Kutipan Teks:
++++++++

SURAT ULU REJANG: PERKEMBANGAN DAN VERSI-VERSINYA
![]() |
Satu naskah Rejang di Museum Negeri Bengkulu (Foto: pribadi) |
Aksara Ulu, yang secara populer dikenal sebagai aksara Kaganga atau aksara Rencong, memiliki peran penting dalam sejarah literasi masyarakat Rejang. Meskipun sering kali disamakan dengan aksara lain yang berkembang di Sumatera, seperti Aksara Batak dan Aksara Kerinci, masyarakat Rejang lebih mengenalnya sebagai Surat Ulu. Aksara ini diduga merupakan turunan dari aksara Pallawa, salah satu sistem tulisan tertua yang digunakan di Nusantara.
Aksara Ulu terdiri dari 23 grafem dasar dan sejumlah sandangan yang berfungsi untuk mengubah bunyi dasar menjadi variasi fonetis tertentu. Keunikan sistem penulisan ini tidak hanya terletak pada bentuknya yang khas, tetapi juga pada fungsinya dalam mencatat berbagai aspek kehidupan masyarakat Rejang, mulai dari catatan hukum adat, silsilah keluarga, hingga mantra-mantra yang dianggap sakral.
Meskipun belum dapat dipastikan kapan awal mula tradisi Surat Ulu berkembang, berbagai temuan manuskrip kuno menunjukkan bahwa aksara ini sudah digunakan secara luas oleh masyarakat Rejang sejak awal abad ke-15 Masehi. Seiring waktu, penggunaannya semakin meluas, terutama dalam mencatat peristiwa penting dan menyampaikan pesan tertulis antarwilayah. Bukti keberadaan aksara ini tidak hanya ditemukan pada naskah yang ditulis di atas kulit kayu atau bambu, tetapi juga pada batu-batu prasasti yang tersebar di beberapa daerah.
Penemuan manuskrip tertua yang menggunakan Surat Ulu menunjukkan bahwa sistem penulisan ini telah berkembang pesat pada akhir abad ke-16 hingga pertengahan abad ke-19. Periode ini dianggap sebagai masa keemasan bagi tradisi literasi masyarakat Rejang, di mana aksara Ulu digunakan secara luas oleh berbagai lapisan masyarakat.

++++++++

(Daftar pertanyaan penalaran spasial)
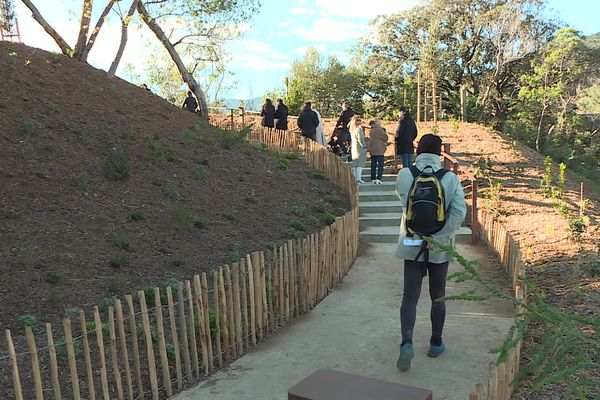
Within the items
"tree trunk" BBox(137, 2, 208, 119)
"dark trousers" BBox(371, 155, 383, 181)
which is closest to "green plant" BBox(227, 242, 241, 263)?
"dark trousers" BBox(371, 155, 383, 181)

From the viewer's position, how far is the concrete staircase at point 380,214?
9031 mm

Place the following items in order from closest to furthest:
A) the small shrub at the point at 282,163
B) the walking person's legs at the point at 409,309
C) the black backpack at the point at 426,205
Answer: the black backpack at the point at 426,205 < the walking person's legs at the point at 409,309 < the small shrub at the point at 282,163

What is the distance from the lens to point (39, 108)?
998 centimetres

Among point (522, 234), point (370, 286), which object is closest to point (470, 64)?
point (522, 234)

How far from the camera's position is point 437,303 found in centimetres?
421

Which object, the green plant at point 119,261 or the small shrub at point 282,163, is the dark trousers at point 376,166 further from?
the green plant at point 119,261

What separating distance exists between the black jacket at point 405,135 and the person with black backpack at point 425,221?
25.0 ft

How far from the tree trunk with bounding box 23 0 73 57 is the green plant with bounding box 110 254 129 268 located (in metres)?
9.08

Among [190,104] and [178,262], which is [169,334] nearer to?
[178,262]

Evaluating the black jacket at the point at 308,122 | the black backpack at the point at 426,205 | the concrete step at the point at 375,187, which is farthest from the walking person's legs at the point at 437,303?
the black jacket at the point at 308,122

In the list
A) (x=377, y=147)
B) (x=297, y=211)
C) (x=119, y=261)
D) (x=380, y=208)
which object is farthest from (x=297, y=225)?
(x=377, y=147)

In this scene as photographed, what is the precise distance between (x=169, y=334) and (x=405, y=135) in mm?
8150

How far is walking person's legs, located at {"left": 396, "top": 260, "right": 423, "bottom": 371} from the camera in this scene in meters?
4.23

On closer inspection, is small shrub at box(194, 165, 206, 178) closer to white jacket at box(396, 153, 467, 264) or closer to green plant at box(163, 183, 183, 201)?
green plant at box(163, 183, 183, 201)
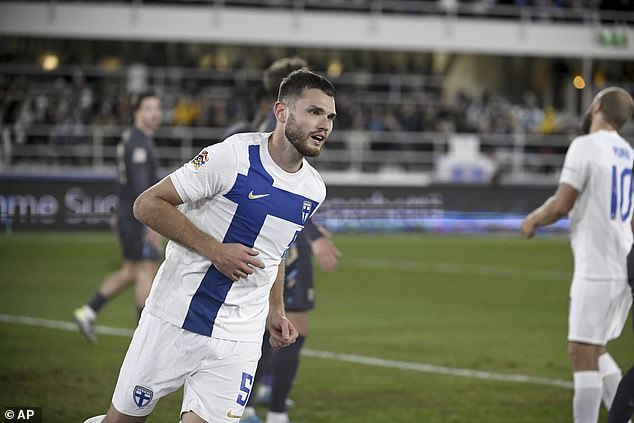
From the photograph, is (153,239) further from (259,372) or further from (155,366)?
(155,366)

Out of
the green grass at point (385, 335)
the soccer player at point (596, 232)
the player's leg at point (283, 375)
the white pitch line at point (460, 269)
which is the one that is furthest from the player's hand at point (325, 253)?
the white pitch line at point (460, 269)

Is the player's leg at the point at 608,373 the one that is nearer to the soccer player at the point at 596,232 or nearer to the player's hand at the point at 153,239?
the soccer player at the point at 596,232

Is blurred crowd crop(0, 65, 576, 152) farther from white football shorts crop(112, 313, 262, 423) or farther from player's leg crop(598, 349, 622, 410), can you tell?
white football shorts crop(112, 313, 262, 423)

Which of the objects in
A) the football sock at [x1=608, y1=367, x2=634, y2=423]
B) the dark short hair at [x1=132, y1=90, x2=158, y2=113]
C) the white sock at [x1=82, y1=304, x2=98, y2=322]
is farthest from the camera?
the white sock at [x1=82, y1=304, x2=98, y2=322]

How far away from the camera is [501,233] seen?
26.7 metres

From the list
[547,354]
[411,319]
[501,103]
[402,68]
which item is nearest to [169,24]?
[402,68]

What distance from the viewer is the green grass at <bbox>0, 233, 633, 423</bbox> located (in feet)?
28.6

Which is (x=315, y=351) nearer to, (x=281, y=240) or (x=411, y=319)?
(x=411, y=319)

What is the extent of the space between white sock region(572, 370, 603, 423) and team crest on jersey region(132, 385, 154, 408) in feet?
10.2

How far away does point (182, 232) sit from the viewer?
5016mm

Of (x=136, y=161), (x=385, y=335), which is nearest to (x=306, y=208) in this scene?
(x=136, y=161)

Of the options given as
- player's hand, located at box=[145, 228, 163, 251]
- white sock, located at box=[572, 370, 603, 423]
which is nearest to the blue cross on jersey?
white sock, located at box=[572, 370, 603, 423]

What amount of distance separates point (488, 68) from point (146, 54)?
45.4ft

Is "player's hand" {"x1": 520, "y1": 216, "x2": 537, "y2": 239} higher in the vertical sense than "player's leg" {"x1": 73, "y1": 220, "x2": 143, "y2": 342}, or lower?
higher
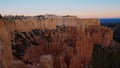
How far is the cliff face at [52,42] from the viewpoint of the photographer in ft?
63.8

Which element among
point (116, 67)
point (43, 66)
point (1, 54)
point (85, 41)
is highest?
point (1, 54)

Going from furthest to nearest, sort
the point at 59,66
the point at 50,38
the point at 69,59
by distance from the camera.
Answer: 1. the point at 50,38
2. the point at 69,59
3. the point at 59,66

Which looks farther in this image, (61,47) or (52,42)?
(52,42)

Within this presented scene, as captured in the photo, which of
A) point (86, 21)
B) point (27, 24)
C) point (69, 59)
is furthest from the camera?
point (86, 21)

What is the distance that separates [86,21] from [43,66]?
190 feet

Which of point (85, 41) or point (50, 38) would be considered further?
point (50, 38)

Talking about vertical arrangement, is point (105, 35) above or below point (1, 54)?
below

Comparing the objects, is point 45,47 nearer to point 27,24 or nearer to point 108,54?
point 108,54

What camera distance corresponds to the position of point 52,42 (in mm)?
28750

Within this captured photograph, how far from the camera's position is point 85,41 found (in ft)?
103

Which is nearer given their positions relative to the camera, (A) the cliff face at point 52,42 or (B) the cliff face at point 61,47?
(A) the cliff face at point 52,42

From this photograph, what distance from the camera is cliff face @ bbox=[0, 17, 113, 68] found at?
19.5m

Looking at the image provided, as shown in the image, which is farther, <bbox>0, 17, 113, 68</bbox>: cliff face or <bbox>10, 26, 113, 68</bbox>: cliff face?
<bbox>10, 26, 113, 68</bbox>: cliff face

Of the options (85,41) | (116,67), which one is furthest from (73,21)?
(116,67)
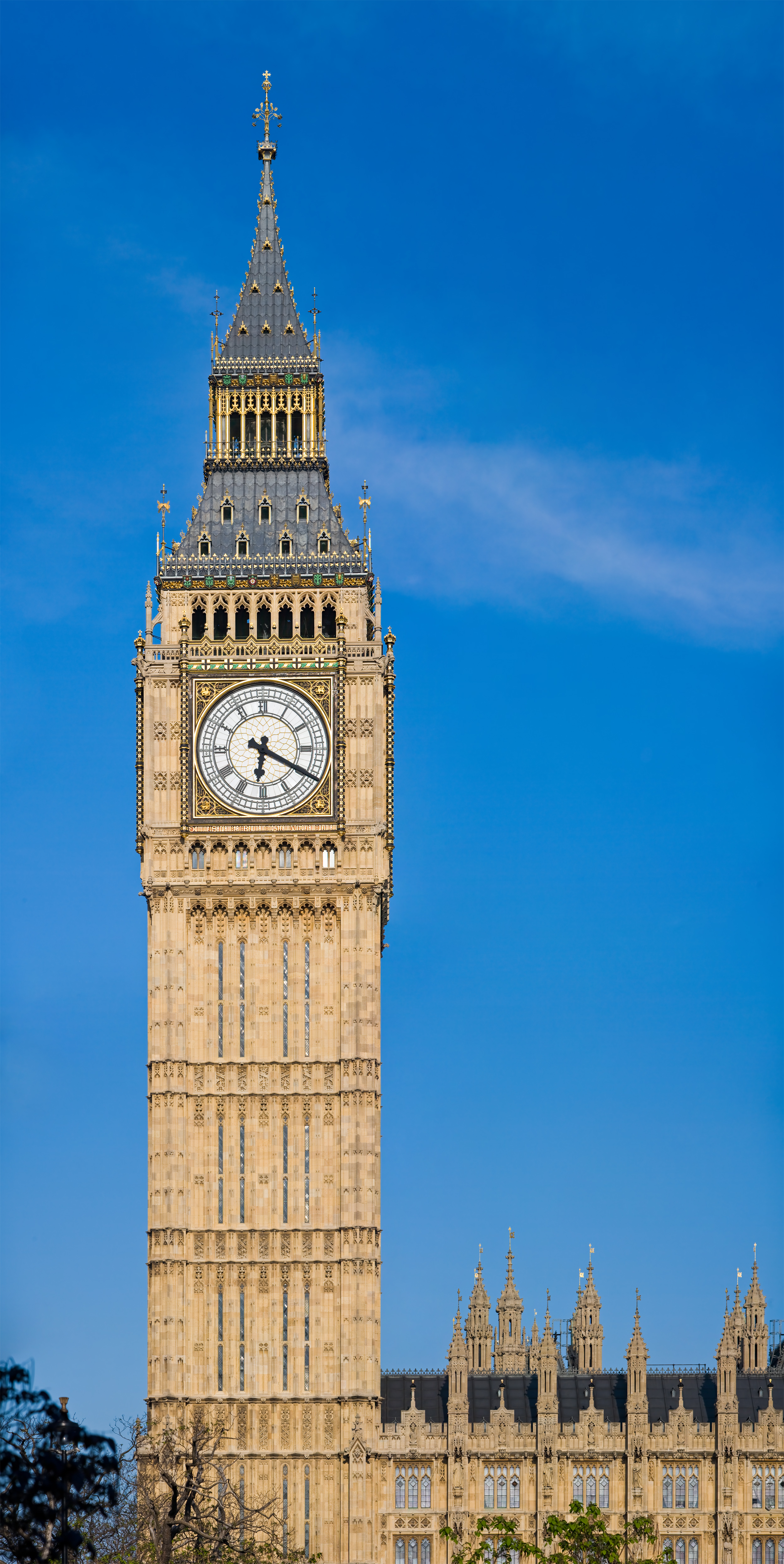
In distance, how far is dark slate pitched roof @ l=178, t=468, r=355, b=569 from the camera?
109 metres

++++++++

Latihan Soal:
1) Menurut kutipan teks tentang Surat Ulu, terdiri dari berapa grafem dasar Aksara Ulu?
2) Tuliskan kembali baris-baris dalam daftar, mulai dari baris yang memuat "Looking at the" sampai dengan baris terakhir daftar, termasuk kedua baris batas itu. Jangan sertakan gambar dalam jawaban.

Kunci Jawaban:
1) Aksara Ulu terdiri dari 23 grafem dasar.

2)
Looking at the image provided, as shown in the image, which is farther, <bbox>0, 17, 113, 68</bbox>: cliff face or <bbox>10, 26, 113, 68</bbox>: cliff face?
<bbox>10, 26, 113, 68</bbox>: cliff face

Of the options (85,41) | (116,67), which one is furthest from (73,21)?
(116,67)
In distance, how far is dark slate pitched roof @ l=178, t=468, r=355, b=569 from the camera?
109 metres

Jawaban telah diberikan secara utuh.